Bayesian optimization is a probabilistic approach that uses the Bayes' Theorem $P(A|B) = \frac{P(B|A)*P(A)}{P(B)}$. Briefly, we use the prior information, $P(A)$,(random samples) to optimize a surrogate function, $P(B|A)$.

**Getting started.** The following cells contain the implementation of the methods that we will use throughout this lab, together with utilities. 


In [None]:
import itertools
from collections import Counter

import matplotlib.pyplot as plt

from warnings import catch_warnings, simplefilter
from numpy import mean
from scipy.optimize import OptimizeResult
from sklearn.datasets import make_blobs
from sklearn.ensemble import RandomForestClassifier
from sklearn.model_selection import cross_val_score
from sklearn.neighbors import KNeighborsClassifier, RadiusNeighborsClassifier
from skopt import gp_minimize
from skopt.space import Integer
from skopt.utils import use_named_args

Classifier
---
## Questions:
- Try different ranges of hyperparameters. How do the results change?
- Does the model influence the choice of the hyperparameters?

In [None]:
# generate 2d classification dataset
X, y = make_blobs(n_samples=500, centers=3, n_features=2)

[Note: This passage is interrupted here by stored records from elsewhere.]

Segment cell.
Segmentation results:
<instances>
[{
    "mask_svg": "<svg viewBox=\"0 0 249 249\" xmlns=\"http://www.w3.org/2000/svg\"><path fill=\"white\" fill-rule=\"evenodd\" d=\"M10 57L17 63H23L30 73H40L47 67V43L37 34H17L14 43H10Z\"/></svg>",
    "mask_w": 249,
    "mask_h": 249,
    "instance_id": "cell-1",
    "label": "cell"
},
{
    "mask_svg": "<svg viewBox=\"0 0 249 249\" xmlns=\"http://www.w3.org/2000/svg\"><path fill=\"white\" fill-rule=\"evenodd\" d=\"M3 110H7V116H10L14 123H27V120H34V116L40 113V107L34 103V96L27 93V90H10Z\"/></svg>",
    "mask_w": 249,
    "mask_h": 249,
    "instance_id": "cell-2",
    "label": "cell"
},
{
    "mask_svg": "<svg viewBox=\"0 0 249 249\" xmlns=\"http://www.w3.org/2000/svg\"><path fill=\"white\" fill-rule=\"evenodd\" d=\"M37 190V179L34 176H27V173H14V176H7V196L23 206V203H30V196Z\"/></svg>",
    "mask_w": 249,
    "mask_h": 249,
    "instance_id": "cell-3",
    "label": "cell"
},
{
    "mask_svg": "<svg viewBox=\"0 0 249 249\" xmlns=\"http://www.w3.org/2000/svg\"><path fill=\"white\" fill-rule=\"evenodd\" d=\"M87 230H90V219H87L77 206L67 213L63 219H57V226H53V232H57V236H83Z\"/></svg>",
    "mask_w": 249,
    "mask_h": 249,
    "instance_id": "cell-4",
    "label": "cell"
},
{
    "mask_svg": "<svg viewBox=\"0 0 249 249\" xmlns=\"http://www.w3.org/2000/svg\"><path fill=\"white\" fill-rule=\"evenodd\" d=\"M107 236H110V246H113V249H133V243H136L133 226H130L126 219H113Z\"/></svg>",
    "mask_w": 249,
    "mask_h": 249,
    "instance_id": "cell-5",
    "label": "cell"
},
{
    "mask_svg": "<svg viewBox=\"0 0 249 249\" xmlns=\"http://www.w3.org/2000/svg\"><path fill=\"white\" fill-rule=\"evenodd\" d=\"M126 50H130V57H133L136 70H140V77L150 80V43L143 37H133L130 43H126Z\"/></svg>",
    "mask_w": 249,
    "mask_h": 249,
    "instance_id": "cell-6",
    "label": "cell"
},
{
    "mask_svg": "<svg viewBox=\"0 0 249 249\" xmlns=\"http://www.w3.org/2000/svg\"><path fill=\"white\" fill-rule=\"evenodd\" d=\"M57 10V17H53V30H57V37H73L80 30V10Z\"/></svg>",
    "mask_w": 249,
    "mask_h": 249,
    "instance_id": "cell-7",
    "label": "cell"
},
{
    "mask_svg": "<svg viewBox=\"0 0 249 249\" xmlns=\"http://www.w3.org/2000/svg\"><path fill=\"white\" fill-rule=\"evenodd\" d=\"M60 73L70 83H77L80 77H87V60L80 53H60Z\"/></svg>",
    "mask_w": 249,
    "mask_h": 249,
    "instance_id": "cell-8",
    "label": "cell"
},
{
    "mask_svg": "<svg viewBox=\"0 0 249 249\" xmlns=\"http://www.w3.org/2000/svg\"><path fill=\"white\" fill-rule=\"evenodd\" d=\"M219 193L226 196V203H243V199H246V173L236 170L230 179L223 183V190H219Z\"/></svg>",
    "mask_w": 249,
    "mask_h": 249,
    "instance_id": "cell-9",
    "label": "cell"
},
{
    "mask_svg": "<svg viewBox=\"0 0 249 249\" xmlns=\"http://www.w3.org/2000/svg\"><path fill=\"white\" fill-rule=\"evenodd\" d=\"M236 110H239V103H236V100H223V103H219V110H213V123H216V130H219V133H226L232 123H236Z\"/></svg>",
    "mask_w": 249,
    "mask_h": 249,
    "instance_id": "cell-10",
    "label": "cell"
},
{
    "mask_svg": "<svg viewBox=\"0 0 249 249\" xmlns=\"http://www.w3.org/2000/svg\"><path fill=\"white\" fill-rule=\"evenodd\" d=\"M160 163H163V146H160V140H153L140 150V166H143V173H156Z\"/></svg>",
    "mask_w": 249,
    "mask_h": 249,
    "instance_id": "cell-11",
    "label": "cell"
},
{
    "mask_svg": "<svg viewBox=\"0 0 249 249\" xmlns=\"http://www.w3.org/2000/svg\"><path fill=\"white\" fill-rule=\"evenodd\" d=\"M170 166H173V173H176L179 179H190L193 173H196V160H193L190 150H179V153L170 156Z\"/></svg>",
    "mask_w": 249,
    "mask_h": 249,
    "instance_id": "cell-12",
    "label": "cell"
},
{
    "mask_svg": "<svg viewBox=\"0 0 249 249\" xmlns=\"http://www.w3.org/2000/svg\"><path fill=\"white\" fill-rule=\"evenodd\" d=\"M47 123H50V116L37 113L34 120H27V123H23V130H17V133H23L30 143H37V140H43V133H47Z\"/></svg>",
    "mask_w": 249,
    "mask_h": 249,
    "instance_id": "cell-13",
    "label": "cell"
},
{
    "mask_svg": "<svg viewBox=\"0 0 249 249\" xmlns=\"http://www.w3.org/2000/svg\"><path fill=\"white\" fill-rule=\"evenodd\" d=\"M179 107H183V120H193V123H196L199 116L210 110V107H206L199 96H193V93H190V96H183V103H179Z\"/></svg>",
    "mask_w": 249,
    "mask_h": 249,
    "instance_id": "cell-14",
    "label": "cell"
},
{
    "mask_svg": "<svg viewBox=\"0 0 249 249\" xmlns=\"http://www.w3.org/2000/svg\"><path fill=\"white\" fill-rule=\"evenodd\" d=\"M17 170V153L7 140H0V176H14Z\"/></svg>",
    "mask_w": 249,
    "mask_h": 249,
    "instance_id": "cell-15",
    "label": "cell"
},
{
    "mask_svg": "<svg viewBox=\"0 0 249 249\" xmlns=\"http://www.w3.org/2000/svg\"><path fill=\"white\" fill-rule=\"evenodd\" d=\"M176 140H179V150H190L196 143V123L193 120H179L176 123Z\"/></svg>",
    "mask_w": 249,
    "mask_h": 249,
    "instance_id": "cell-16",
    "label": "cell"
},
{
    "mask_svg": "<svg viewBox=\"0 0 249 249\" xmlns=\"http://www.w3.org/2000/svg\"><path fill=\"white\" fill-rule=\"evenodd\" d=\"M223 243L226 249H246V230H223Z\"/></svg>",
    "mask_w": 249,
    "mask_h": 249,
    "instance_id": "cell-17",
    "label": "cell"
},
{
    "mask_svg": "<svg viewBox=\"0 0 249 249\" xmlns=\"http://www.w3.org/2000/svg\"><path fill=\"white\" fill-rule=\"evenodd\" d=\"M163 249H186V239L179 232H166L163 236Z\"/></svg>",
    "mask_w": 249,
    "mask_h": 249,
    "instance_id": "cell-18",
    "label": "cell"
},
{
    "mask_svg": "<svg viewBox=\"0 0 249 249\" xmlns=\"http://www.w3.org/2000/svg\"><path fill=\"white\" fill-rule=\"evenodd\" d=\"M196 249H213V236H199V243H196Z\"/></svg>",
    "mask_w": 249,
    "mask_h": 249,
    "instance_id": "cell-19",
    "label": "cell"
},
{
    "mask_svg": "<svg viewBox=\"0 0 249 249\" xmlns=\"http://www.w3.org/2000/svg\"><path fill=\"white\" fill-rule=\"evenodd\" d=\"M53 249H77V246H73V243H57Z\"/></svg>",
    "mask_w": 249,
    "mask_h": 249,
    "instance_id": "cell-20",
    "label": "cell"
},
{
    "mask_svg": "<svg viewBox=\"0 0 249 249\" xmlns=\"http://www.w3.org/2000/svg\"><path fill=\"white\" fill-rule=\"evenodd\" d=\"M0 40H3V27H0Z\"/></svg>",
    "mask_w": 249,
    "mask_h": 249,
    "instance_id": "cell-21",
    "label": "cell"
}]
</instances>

plt.scatter(X[:, 0], X[:, 1], c=y, edgecolors='k', s=20)
plt.savefig('out/blobs.svg')
plt.close()

In [None]:
from skopt.space import Real

# define the model
# define the space of hyperparameters to search
cases = [
    ('random-forest-classifier', RandomForestClassifier, [
        [
            Integer(2, 3, name='n_estimators'),
            Integer(1, 2, name='max_features')
        ],
        [
            Integer(1, 5, name='n_estimators'),
            Integer(1, 2, name='max_features')
        ],
        [
            Integer(1, 4, name='n_estimators'),
            Integer(1, 4, name='max_features')
        ],

    ]),
    ('radius-neighbors-classifier', RadiusNeighborsClassifier, [
        [
            Integer(3, 7, name='radius'),
            Integer(1, 3, name='p')
        ],
        [
            Integer(5, 10, name='radius'),
            Integer(1, 3, name='p')
        ],
    ]),
    ('k-neighbors-classifier', KNeighborsClassifier, [
        [
            Integer(2, 3, name='n_neighbors'),
            Integer(1, 2, name='p')
        ],
        [
            Integer(1, 5, name='n_neighbors'),
            Integer(1, 2, name='p')
        ],
        [
            Integer(1, 4, name='n_neighbors'),
            Integer(1, 4, name='p')
        ],
    ]),
]

In [None]:
for (n, m, search_spaces) in cases:
    for search_space in search_spaces:
        model = m()


        # define the function used to evaluate a given configuration
        @use_named_args(search_space)
        def evaluate_model(**params) -> float:
            # something
            model.set_params(**params)
            # calculate 5-fold cross validation
            with catch_warnings():
                # ignore generated warnings
                simplefilter("ignore")
                scores = cross_val_score(model, X, y, cv=5, n_jobs=-1, scoring='accuracy')
                # calculate the mean of the scores
                estimate = mean(scores)
                return 1.0 - estimate


        # perform optimization
        result: OptimizeResult = gp_minimize(evaluate_model, search_space)

        os = Counter([str(i) for i in result.x_iters])
        xs = [str([a, b]) for (a, b) in itertools.product(
            range(search_space[0].low, 1 + search_space[0].high),
            range(search_space[1].low, 1 + search_space[1].high)
        )]
        ys = [os.get(x, 0) for x in xs]

        fig, (ax) = plt.subplots(1)
        bs = ax.bar(xs, ys)
        bs[xs.index(str([result.x[0], result.x[1]]))].set_color('green')
        ax.set_title(f'accuracy = {(1.0 - result.fun) * 100}%\n' + ', '.join([n.name for n in search_space]))
        ax.tick_params('x', labelrotation=90)
        fig.savefig(
            f'out/{n} - [{(search_space[0].low, search_space[0].high)},{(search_space[1].low, search_space[1].high)}].svg')
        plt.close()


# BONUS

You see in the classifier the effect of hyperparameter tuning. 
You can now change the acquisition functions in the regression problem, adding a slack variable as a hyperparameter. How does this variable affect the optimization problem?